*EXERCISE TEXT*:
= = = = =
Philosophy of Mind Continued 3

We have briefly introduced and contrasted Humean empiricism and Kantian transcendental idealism. We’ve talked about primary and secondary qualities, and we’ve talked about how that division leads to the Kantian division between “things in themselves” and “appearances.” At this juncture, please notice that Kant brings what Locke would call primary qualities “into us,” so that even space and time are more like Lockean secondary qualities. Even space and time are not “in the things,” really. Space and time are aspects of objects that we contribute to the objects.

So, Kant turns the empiricist relation between the world and our ideas on its head. The empiricist argues that our sensory impressions emerge from the world, and our ideas emerge from those sensory impressions. Kant argues that our “sensory impressions” are heavily “massaged” by pre-processing before they ever become anything for us. We have no “raw” sensory experiences. By the time we have a sensory experience, it is already affected by processing that is far “underneath” what the empiricists imagines “sense experience” to be. So, we don’t “wait on the world” to passively receive “sense experience,” as the empiricist says. Instead, we actively “massage” the world to have certain features, and then our experiences all necessarily have those features.

On Kant’s model, what is the nature of this “pre-processing”?

 

The Faculty of Intuition vs. the Faculty of Understanding

Kant argues that “having an experience” involves two “pre-processing” faculties in us. The first concerns sensation, which Kant calls “intuition.” The second concerns concepts, which Kant calls “understanding.” Of course, we have a completely different sense of what “intuition” means today. And when we say “understanding,” we don’t imagine a faculty that is “pre-conscious.” (Kant does not mean “sub-conscious!”) In both cases, Kant is referring to contributions we make prior to all experience, so both of these faculties operate a priori! We have experiences only after these contributions are added.

There is no way to perfectly diagram what Kant has in mind, so at risk of being ridiculously inaccurate, I offer the following with explanation:

space-time

Things in themselves are not “bound” as this picture has edges and limitations. But imagine it this way: “You” are “immersed” in a boundless realm of things of themselves. You can neither imagine the realm itself nor the “things” that populate that realm. However, “you” receive “input” from things in themselves.
= = = = =
*GIVEN MATERIAL*:
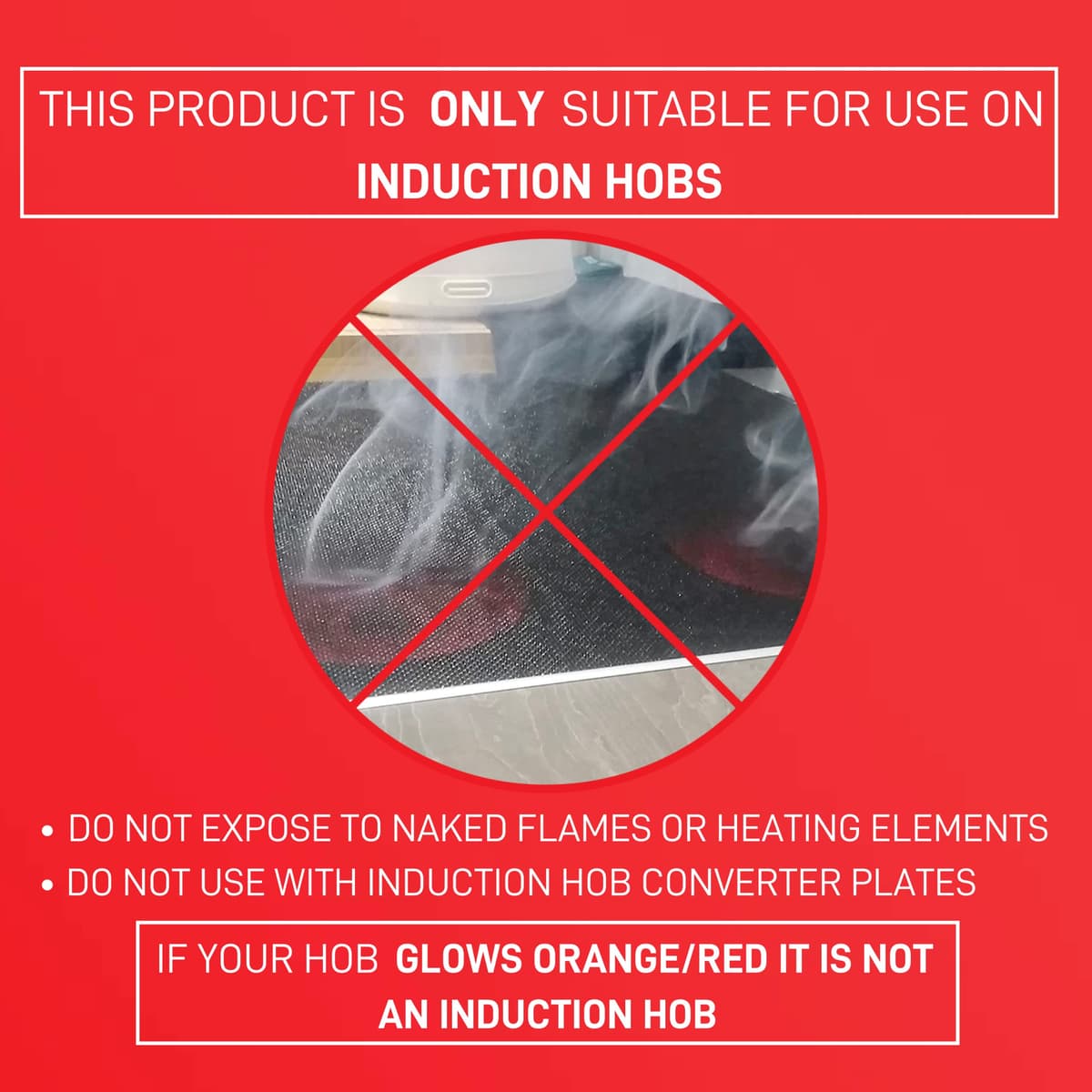 Bake-O-Glide Induction Hob Protector, EDGED - Large (780 x 520mm), Black — view 4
= = = = =
*LIST OF TASKS*:
1. In the Kant passage, what name does Kant give to the faculty that concerns sensation?
2. Write out the Kant passage from "The Faculty of Intuition" to "contributions are added.", substituting "notions" for "concepts".
The material comes from a different source.

*ANSWER SECTION*:
1. Intuition.

2.
The Faculty of Intuition vs. the Faculty of Understanding

Kant argues that “having an experience” involves two “pre-processing” faculties in us. The first concerns sensation, which Kant calls “intuition.” The second concerns notions, which Kant calls “understanding.” Of course, we have a completely different sense of what “intuition” means today. And when we say “understanding,” we don’t imagine a faculty that is “pre-conscious.” (Kant does not mean “sub-conscious!”) In both cases, Kant is referring to contributions we make prior to all experience, so both of these faculties operate a priori! We have experiences only after these contributions are added.